▶ Exercise description
Reproduce the rows word for word, from the line with "How far is point" through the end of the rows, leaving the pictures out of your copy.

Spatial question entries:

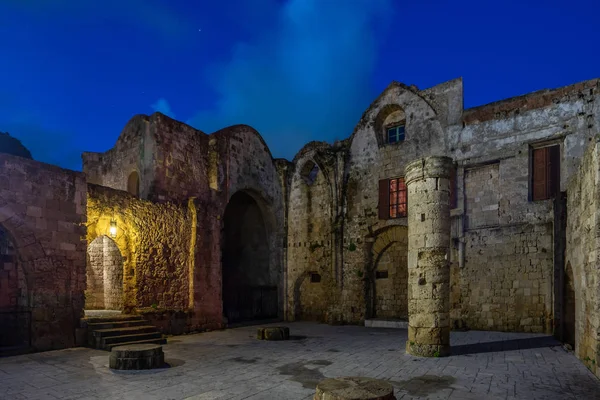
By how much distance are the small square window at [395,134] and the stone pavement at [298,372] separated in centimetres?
742

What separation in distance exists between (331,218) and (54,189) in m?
9.33

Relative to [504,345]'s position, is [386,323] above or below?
below

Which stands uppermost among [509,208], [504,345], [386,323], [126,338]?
[509,208]

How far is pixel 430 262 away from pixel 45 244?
8383 mm

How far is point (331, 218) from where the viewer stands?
15852mm

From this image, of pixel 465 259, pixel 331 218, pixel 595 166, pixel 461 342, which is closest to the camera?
pixel 595 166

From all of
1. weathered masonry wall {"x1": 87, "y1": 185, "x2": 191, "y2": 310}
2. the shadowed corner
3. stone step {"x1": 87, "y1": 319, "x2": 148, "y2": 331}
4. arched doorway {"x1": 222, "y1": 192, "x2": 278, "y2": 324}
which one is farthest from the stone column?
arched doorway {"x1": 222, "y1": 192, "x2": 278, "y2": 324}

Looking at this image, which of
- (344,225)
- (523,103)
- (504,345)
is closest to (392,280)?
(344,225)

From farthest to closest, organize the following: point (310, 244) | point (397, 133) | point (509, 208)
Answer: point (310, 244) → point (397, 133) → point (509, 208)

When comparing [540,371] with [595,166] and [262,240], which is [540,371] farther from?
[262,240]

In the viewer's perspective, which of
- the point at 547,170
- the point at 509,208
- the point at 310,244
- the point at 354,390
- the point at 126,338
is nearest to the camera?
the point at 354,390

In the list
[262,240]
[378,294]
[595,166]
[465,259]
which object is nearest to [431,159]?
[595,166]

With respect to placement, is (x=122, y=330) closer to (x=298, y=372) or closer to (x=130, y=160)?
(x=298, y=372)

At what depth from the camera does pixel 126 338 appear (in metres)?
9.66
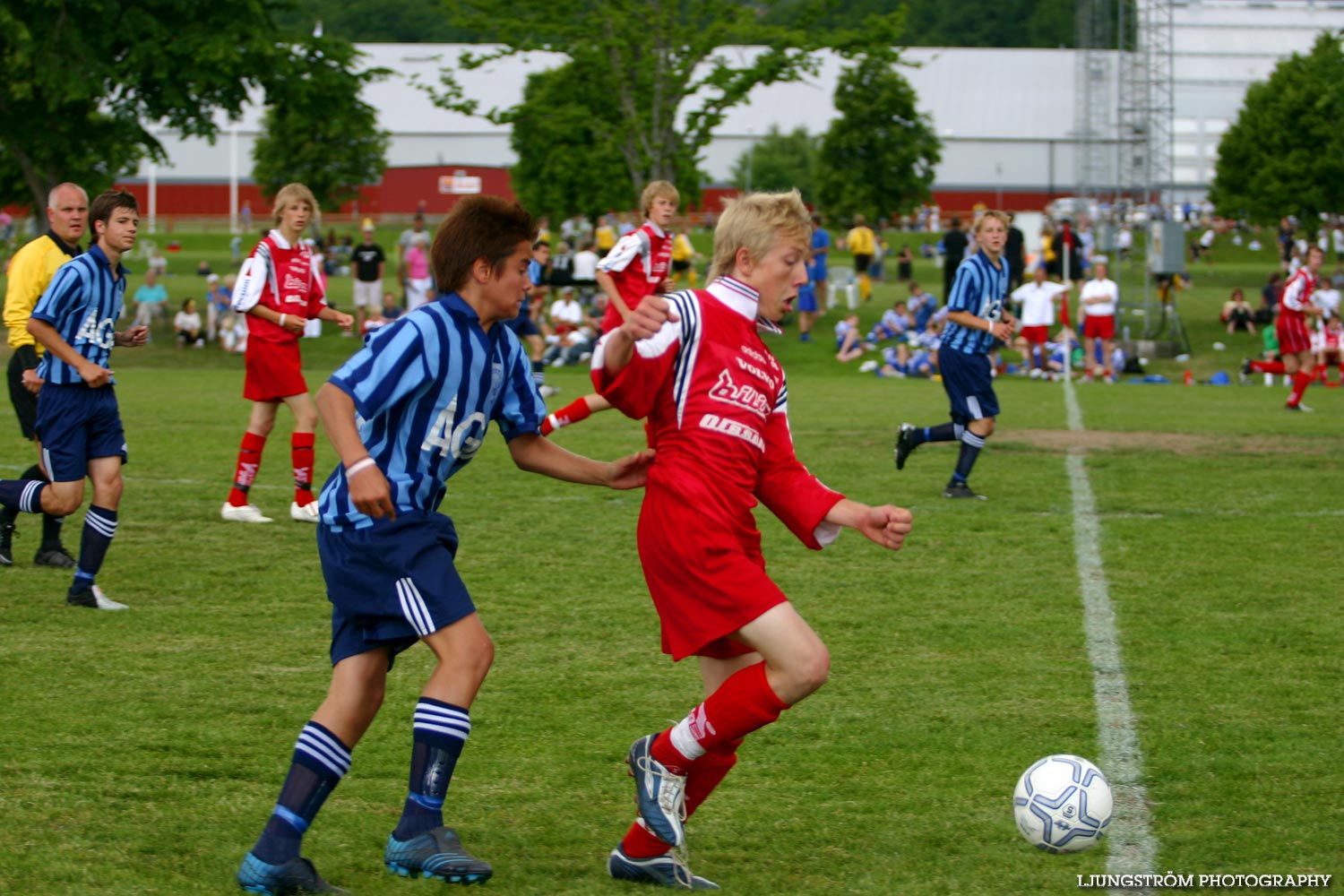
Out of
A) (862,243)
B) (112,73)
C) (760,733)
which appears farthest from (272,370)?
(862,243)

▶ Response
How far is point (331, 218) from where the viewer stands?
15852mm

From this image, of pixel 465 259, pixel 331 218, pixel 595 166, pixel 461 342, which is closest to the camera?
pixel 595 166

From all of
1. weathered masonry wall {"x1": 87, "y1": 185, "x2": 191, "y2": 310}
2. the shadowed corner
3. stone step {"x1": 87, "y1": 319, "x2": 148, "y2": 331}
4. arched doorway {"x1": 222, "y1": 192, "x2": 278, "y2": 324}
which one is farthest from the stone column?
arched doorway {"x1": 222, "y1": 192, "x2": 278, "y2": 324}

Looking at this image, which of
- (344,225)
- (523,103)
- (504,345)
is closest to (392,280)?
(344,225)

From farthest to closest, organize the following: point (310, 244) | point (397, 133) | point (509, 208)
Answer: point (310, 244) → point (397, 133) → point (509, 208)

When comparing [540,371] with [595,166] and [262,240], which is [540,371] farther from?
[262,240]

In the viewer's perspective, which of
- the point at 547,170
- the point at 509,208
- the point at 310,244
- the point at 354,390
- the point at 126,338
is nearest to the camera?
the point at 354,390

In the list
[262,240]
[378,294]
[595,166]
[465,259]
which object is nearest to [431,159]?
[595,166]

With respect to placement, is (x=122, y=330) closer to (x=298, y=372) or closer to (x=130, y=160)?
(x=298, y=372)

At what depth from the camera does pixel 126 338 appear (in metres)?
9.66
Out of
A) (862,243)
B) (112,73)
C) (760,733)
which appears farthest from (272,370)?
(862,243)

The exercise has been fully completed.